Download File Camel - I Can See Your House From...
Beware the JDK File IO API is a bit limited in detecting whether another application is currently writing/copying a file. And the implementation can be different depending on OS platform as well. This could lead to that Camel thinks the file is not locked by another process and start consuming it. Therefore you have to do you own investigation what suites your environment.
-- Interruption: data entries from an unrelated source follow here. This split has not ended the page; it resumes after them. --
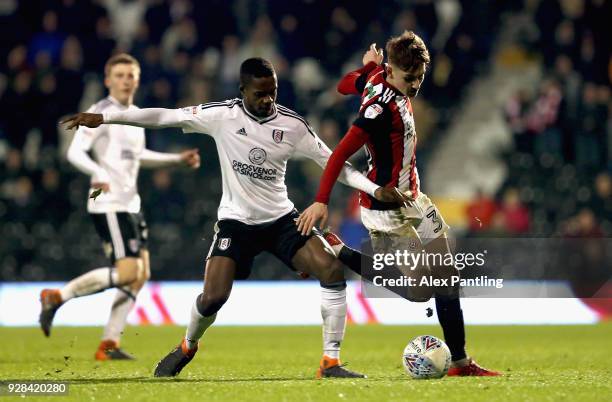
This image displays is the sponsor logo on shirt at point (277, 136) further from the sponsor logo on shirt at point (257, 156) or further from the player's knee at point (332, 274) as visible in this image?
the player's knee at point (332, 274)

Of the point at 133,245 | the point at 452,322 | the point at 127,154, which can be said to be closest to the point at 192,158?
the point at 127,154

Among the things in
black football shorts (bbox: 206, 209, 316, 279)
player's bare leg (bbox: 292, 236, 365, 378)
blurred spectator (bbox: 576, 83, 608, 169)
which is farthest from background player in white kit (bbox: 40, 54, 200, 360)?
blurred spectator (bbox: 576, 83, 608, 169)

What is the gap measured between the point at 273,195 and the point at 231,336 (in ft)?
18.6

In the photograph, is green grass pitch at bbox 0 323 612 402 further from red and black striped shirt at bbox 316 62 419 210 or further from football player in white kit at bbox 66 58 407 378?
red and black striped shirt at bbox 316 62 419 210

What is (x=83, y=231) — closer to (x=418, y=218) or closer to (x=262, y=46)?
(x=262, y=46)

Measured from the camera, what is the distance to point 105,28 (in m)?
18.0

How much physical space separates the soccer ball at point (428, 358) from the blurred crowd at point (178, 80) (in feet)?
25.4

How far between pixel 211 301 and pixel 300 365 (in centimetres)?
186

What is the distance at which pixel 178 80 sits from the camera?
57.7 feet

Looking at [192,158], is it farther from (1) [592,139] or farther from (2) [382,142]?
(1) [592,139]

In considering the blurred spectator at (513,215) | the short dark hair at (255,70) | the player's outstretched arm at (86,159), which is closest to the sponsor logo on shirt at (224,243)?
the short dark hair at (255,70)

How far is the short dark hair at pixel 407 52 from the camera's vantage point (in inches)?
316

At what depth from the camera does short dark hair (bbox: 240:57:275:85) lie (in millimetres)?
7992

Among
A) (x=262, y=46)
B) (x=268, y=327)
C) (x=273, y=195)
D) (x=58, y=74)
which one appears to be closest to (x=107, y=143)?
(x=273, y=195)
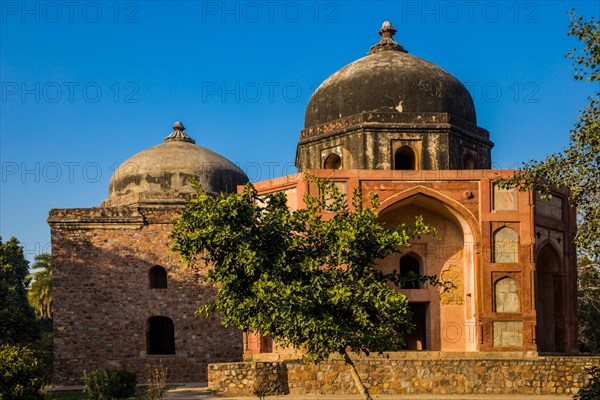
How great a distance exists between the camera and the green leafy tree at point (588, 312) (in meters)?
27.3

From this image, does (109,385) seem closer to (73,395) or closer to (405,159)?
(73,395)

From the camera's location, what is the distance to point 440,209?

To help with this Camel provides different readLock options and doneFileName option that you can use. See also the section Consuming files from folders where others drop files directly.
Download File Camel - I Can See Your House From...
A pluggable in-progress repository org.apache.camel.spi.IdempotentRepository. The in-progress repository is used to account the current in progress files being consumed. By default a memory based repository is used.
To use a custom org.apache.camel.spi.ExceptionHandler to handle any thrown exceptions that happens during the file on completion process where the consumer does either a commit or rollback. The default implementation will log any exception at WARN level and ignore.
A pluggable org.apache.camel.PollingConsumerPollingStrategy allowing you to provide your custom implementation to control error handling usually occurred during the poll operation before an Exchange have been created and being routed in Camel.
A pluggable org.apache.camel.component.file.GenericFileProcessStrategy allowing you to implement your own readLock option or similar. Can also be used when special conditions must be met before a file can be consumed, such as a special ready file exists. If this option is set then the readLock option does not apply.
Used by consumer, to only poll the files if it has exclusive read-lock on the file (i.e. the file is not in-progress or being written). Camel will wait until the file lock is granted. This option provides the build in strategies: - none - No read lock is in use - markerFile - Camel creates a marker file (fileName.camelLock) and then holds a lock on it. This option is not available for the FTP component - changed - Changed is using file length/modification timestamp to detect whether the file is currently being copied or not. Will at least use 1 sec to determine this, so this option cannot consume files as fast as the others, but can be more reliable as the JDK IO API cannot always determine whether a file is currently being used by another process. The option readLockCheckInterval can be used to set the check frequency. - fileLock - is for using java.nio.channels.FileLock. This option is not avail for Windows OS and the FTP component. This approach should be avoided when accessing a remote file system via a mount/share unless that file system supports distributed file locks. - rename - rename is for using a try to rename the file as a test if we can get exclusive read-lock. - idempotent - (only for file component) idempotent is for using a idempotentRepository as the read-lock. This allows to use read locks that supports clustering if the idempotent repository implementation supports that. - idempotent-changed - (only for file component) idempotent-changed is for using a idempotentRepository and changed as the combined read-lock. This allows to use read locks that supports clustering if the idempotent repository implementation supports that. - idempotent-rename - (only for file component) idempotent-rename is for using a idempotentRepository and rename as the combined read-lock. This allows to use read locks that supports clustering if the idempotent repository implementation supports that.Notice: The various read locks is not all suited to work in clustered mode, where concurrent consumers on different nodes is competing for the same files on a shared file system. The markerFile using a close to atomic operation to create the empty marker file, but its not guaranteed to work in a cluster. The fileLock may work better but then the file system need to support distributed file locks, and so on. Using the idempotent read lock can support clustering if the idempotent repository supports clustering, such as Hazelcast Component or Infinispan.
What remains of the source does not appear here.